Non-Fiction: Sports

Wherever I Wind Up:
My Quest for Truth, Authenticity and the Perfect Knuckleball

Written By: R.A. Dickey and Wayne Coffey

Published By: Penguin Group

Reviewed by Melissa Minners


                As a fan of the New York Mets, I've watched many a player come and go - players with a great deal of potential dropping by the way side, players with incredible numbers being let go by the team at their prime, even players who bomb in New York and do amazing things as soon as they get to another team.  I've had good feelings about some, skepticism about others, but there was one recent acquisition that really caught my eye - a knuckleballer named R.A. Dickey

                Something about this guy made me believe in him and his ability to get batters out with that pitch that confounds batters royally with its fluttery movement.  There are pitchers who have thrown knuckleballs, but very few who have had successful careers doing so.  Something in R.A. Dickey's poise on that mound...something in his look, made me believe that his time with the New York Mets would be special.  So, when I heard that he had written a book with Wayne Coffey, I couldn't wait to check it out.

                In Wherever I Wind Up: My Quest for Truth, Authenticity and the Perfect Knuckleball, R.A. Dickey doesn't just talk about his baseball career.  Instead, he opens up about his life, revealing some of the highest points and lowest points in his life and all of the things between that helped shaped the man we see on the pitcher's mound today.  In this book, R.A. Dickey speaks quite honestly about events in his childhood that almost ruined him, causing him to live in a world of silent guilt and shame, always seeking some sort of recognition for good things he has done, but never handling praise very well.

                In being so honest about his past, his Christian beliefs, self-examinations and trials both on and off the mound, R.A. Dickey inspires others to believe in themselves and to trust in their faith.  While some ballplayers will offer up thanks to God in public forums, one gets the feeling that it's just lip service.  In this book, R.A. Dickey's honesty regarding his faith, and sometimes lack there of, gives the reader a clear vision of what this man is truly about.  When he thanks the Lord, he believes in what he is saying.  This is a man who is able to admit to his failings and isn't ashamed to remind us that he has had help in getting to that point in his life when he can.

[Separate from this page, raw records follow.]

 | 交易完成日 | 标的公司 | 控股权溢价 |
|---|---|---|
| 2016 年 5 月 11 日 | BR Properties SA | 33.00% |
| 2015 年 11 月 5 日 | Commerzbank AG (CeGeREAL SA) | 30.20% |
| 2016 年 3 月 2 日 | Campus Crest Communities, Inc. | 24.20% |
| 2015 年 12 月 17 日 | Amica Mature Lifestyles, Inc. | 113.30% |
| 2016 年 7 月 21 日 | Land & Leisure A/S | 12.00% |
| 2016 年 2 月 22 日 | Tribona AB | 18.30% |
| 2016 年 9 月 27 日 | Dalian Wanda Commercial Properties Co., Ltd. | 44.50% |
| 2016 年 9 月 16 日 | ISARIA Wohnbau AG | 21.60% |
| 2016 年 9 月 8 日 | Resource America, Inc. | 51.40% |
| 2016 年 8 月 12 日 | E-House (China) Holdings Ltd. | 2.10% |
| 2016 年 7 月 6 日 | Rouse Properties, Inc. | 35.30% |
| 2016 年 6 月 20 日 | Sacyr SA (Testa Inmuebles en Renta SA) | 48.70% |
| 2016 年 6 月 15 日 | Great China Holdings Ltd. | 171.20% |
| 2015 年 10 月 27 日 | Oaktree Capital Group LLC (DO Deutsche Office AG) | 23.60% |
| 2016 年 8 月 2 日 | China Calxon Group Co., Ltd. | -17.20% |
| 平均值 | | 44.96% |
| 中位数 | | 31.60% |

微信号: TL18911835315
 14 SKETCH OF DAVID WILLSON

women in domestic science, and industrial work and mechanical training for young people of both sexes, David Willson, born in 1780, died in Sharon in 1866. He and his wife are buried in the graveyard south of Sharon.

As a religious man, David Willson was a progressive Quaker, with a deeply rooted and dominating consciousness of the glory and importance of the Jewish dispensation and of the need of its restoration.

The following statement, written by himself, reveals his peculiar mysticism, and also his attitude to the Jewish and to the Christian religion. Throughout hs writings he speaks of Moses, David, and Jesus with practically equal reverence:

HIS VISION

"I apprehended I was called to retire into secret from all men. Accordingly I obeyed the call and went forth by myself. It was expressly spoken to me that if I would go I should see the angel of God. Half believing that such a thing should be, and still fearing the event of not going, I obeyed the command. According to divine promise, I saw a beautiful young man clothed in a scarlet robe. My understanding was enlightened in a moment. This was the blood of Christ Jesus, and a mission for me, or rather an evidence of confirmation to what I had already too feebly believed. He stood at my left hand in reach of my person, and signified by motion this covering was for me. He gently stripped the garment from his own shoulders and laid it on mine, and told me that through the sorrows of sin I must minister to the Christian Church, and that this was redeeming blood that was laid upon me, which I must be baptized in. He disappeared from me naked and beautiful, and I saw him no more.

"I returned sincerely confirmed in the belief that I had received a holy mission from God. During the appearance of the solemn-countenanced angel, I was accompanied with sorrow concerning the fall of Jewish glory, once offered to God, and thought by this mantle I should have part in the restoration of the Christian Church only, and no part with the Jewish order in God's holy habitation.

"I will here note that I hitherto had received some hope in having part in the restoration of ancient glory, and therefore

                I found the life of R.A. Dickey to be incredibly interesting, especially since we share a common love for the written word and a love of Star Wars.  His rise in the baseball organization is truly inspiring.  Imagine being offered hundreds of thousand in a first round draft pick, only to have that taken away by a missing ligament in your elbow that has never caused you any pain and may never have been there to begin with.  To be a pitching anomaly and have that almost cost you a professional baseball's almost unthinkable. 

                And to think that the man had to reinvent himself just to survive in baseball and finally make a name for himself, using a pitch that he had toyed with since he learned how to throw it from his grandfather and making that pitch into his career building tool.  Amazing! 

                Wherever I Wind Up is written in clear, concise, down-to-earth tones and, despite the amount of credit R.A. Dickey gives Wayne Coffey for his writing, the truth is that ultimately it's the story that grabs you.  If the story wasn't so interesting, no amount of writing could make it as captivating.  I hated putting this book down for such mundane things as eating, sleeping and driving.  Despite knowing how the story would end up, I found myself rooting for the main character to succeed and wanting to know about each and every step of his journey toward that success.

                Having watched him pitch for the Mets time and time again, I knew he would become something special even before he won his twentieth game and the Cy Young Award in 2012.  I was shocked and saddened to see that, once again, the Mets traded away a brilliant asset that was just starting to truly shine.  I was a fan of R.A. Dickey before, but after reading Wherever I Wind Up, a truly inspiring biography, I will be rooting for his success no matter what team he plays for.